##### EXERCISE PASSAGE #####

WHEN Michael O’Leary said last week that Europe will “catch up” and enable restrictions-free travel by June, he perhaps underestimated how much catching-up needs to be done, regardless of an anticipated avalanche of Johnson & Johnson vaccines.
In England, every available site and means have seemingly been pressed into action.
During an Easter Sunday chat with my sister in England, I mentioned having seen the image of a church being used.
“Oh, that was probably Westminster Abbey.” “Not any old church then,“ I replied. High street chemists are administering vaccines, and they are to now be one point of delivery for free rapid flow tests.
Some have criticised this as being a waste of money, with the potential for false positives. Perhaps, but it is nevertheless an indication of where England is at.
The Balearic government is doing its best.
There have only been so many doses, reliant as the government is on the EU and Madrid.
We all know how slow the process has been, but we are also aware of how much quicker it could be.
It has been reported that Mallorca’s hoteliers offered to provide forty million euros to purchase vaccines and to operate a genuinely rapid vaccination programme through the private health sector.
The offer came to nothing. This week, the government can hail the arrival of just short of 50,000 doses - a “record” number - and it will be opening a fourth vaccination site in Mallorca. No mobile services, no pharmacies, no churches; they wouldn’t be needed.

##### INFORMATION SUPPLIED #####

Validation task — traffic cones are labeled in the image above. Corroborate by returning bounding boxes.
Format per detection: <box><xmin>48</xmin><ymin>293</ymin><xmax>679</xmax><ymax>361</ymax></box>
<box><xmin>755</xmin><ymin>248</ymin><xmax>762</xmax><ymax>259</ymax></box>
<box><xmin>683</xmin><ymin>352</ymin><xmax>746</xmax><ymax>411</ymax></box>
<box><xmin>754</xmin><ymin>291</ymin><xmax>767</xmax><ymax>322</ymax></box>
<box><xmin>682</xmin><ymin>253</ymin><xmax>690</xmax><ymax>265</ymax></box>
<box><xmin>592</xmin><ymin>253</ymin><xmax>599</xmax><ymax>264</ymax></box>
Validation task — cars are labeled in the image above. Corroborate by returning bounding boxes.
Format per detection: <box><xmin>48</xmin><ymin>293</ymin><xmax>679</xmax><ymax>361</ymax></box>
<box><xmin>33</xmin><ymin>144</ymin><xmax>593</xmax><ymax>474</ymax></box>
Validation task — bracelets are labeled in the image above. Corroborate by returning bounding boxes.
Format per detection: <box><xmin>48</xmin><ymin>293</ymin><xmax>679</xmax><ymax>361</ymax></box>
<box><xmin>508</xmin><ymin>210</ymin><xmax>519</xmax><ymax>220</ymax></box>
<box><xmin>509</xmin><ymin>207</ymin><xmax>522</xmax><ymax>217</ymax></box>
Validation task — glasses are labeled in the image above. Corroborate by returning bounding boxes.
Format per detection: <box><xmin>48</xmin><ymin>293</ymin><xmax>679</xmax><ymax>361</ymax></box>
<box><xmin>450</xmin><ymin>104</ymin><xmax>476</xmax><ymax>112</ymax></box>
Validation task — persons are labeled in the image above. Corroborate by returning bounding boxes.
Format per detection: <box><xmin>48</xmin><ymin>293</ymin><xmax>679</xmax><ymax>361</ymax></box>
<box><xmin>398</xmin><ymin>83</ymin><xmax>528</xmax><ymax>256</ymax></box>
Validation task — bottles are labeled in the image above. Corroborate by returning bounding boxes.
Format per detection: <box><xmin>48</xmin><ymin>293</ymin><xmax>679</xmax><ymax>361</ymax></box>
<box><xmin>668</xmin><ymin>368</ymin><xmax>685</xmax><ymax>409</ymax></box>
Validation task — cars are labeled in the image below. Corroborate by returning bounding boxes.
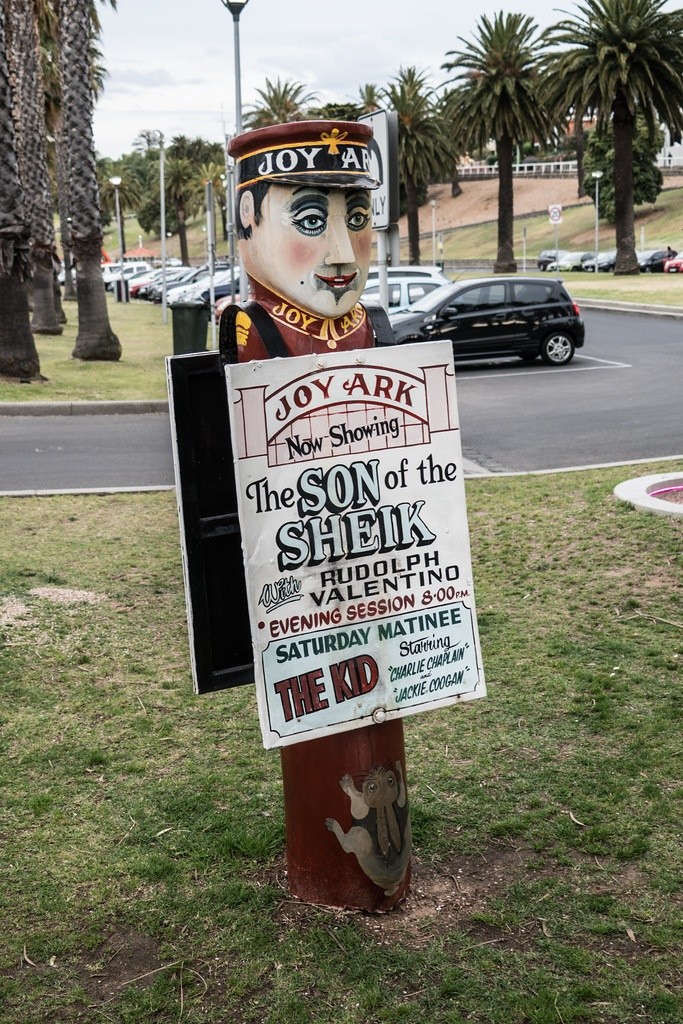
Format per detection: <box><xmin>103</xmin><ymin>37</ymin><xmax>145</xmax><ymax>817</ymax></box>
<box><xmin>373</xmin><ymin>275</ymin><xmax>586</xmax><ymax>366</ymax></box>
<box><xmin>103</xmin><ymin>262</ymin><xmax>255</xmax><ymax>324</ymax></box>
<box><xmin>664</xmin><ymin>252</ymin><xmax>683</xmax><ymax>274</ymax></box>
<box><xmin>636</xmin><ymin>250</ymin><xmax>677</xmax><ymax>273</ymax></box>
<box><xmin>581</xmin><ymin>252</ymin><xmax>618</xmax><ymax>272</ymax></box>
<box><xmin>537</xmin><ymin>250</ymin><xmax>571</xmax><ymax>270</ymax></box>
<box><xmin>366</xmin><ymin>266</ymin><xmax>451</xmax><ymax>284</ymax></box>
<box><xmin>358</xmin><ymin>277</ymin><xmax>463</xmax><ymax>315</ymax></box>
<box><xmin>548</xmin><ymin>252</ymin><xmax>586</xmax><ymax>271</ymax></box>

#####

Answer the following questions about the vaccination article, using only what it states.
1. Which church did the writer's sister say was probably the one being used?
2. High street chemists are now to be a point of delivery for what?
3. How much money did Mallorca's hoteliers reportedly offer to provide to purchase vaccines?

1. Westminster Abbey
2. Free rapid flow tests
3. Forty million euros